Yupper Mac. That's what I use.

LittleBen

I typically start them with the edge of my half round file and then finish with a chainsaw file.

Eric Krewson

If you use overlays, cut a groove across the back for early tillering. When you get to full brace mark where your string lies and cut your side grooves.


LittleBen

Eric is totally right, if it a longbow hats definately the best method IMO. I build a fair number of recurves and you can't do that with recurves, but I do the same thing for belly string groves.

Roy from Pa

I actually quit running the string grooves down the sides of the limb on my longbows. All that's needed is the groove across the back, that's what holds the string on the bow. I let the loops align where they want along the sides, which they always align perfectly.

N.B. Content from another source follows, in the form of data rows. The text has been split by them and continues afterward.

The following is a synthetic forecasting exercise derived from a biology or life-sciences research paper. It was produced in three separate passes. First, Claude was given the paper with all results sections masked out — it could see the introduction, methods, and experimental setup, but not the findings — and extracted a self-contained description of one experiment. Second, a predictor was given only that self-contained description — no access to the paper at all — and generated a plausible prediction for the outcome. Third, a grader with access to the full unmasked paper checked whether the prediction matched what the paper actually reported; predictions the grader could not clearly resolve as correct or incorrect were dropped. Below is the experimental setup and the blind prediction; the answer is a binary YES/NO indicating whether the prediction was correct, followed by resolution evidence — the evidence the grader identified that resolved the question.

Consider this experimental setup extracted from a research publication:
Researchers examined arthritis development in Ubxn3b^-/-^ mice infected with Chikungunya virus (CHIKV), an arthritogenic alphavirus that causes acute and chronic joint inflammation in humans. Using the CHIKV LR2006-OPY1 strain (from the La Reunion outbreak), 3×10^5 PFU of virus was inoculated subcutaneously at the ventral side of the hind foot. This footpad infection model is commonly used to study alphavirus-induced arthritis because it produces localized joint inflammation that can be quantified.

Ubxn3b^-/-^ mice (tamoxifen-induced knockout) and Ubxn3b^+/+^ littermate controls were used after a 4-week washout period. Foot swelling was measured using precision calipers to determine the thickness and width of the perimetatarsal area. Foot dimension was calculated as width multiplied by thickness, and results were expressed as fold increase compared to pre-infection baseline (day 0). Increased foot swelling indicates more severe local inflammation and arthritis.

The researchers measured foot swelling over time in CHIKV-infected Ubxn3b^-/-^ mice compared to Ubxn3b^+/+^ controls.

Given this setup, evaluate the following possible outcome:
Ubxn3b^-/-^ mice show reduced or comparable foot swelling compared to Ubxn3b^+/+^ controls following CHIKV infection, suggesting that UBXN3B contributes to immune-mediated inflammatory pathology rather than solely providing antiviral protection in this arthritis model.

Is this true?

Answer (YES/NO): NO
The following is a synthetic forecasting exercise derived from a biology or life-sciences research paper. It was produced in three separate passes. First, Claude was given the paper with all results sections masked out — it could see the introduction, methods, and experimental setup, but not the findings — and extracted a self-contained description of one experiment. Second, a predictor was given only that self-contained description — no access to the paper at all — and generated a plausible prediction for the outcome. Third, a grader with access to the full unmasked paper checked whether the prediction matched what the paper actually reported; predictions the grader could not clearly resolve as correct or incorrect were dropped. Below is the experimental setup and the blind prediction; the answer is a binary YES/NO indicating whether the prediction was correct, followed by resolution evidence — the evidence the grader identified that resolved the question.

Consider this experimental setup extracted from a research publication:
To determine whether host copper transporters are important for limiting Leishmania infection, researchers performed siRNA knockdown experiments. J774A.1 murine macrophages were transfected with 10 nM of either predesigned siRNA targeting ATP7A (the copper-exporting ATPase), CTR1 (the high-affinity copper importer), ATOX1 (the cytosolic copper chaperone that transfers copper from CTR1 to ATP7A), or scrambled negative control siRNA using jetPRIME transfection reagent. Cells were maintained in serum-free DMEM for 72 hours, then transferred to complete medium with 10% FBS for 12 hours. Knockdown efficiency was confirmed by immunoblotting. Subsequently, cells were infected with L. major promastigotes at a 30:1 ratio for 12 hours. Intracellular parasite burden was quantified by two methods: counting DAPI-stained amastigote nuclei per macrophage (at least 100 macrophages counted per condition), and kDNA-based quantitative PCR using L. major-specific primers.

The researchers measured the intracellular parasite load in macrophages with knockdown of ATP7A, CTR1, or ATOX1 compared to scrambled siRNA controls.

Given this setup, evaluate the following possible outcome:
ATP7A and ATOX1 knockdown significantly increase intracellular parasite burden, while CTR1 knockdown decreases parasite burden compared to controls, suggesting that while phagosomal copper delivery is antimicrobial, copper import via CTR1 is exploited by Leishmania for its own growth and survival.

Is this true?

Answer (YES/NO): NO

Haven't had any problems doing it that way.

PEARL DRUMS

Skip the side grooves altogether, you will be happy you did.

goobersan

QuoteOriginally posted by PEARL DRUMS:
Skip the side grooves altogether, you will be happy you did.
What about an R/D glass bow ?

PEARL DRUMS

I see no benefits to side grooves in any bows. Lots of examples of very extreme designs with just a top groove. Like a Mongol horse bow. I build all wood bows. Besides a few that have no tip over lays, the last 50 had only a top groove.

Mad Max

QuoteOriginally posted by PEARL DRUMS:
I see no benefits to side grooves in any bows. Lots of examples of very extreme designs with just a top groove. Like a Mongol horse bow. I build all wood bows. Besides a few that have no tip over lays, the last 50 had only a top groove.
Most of mine have a groove on top
I would rather fail at something above my means, than to succeed at something  beneath my means  
}}}}===============>>

PEARL DRUMS

There are some recurves that have very thin overlays, obviously you wont be using a top groove only. I make my grooves just deep enough that I cant feel my string loop. No clicking, no popping, no string alignment issues at all. Makes it really easy.

goobersan

Obviously the sides will be as smooth as possible.  Are there any issues with the the string loops themselves?  Not doubting years of experience but I would think the inside of the loop would show some wear sliding on the outside of the limb.

PEARL DRUMS

No wear that I can see on the bows or strings. My most shot bow has at least 3-5,000 shots through it.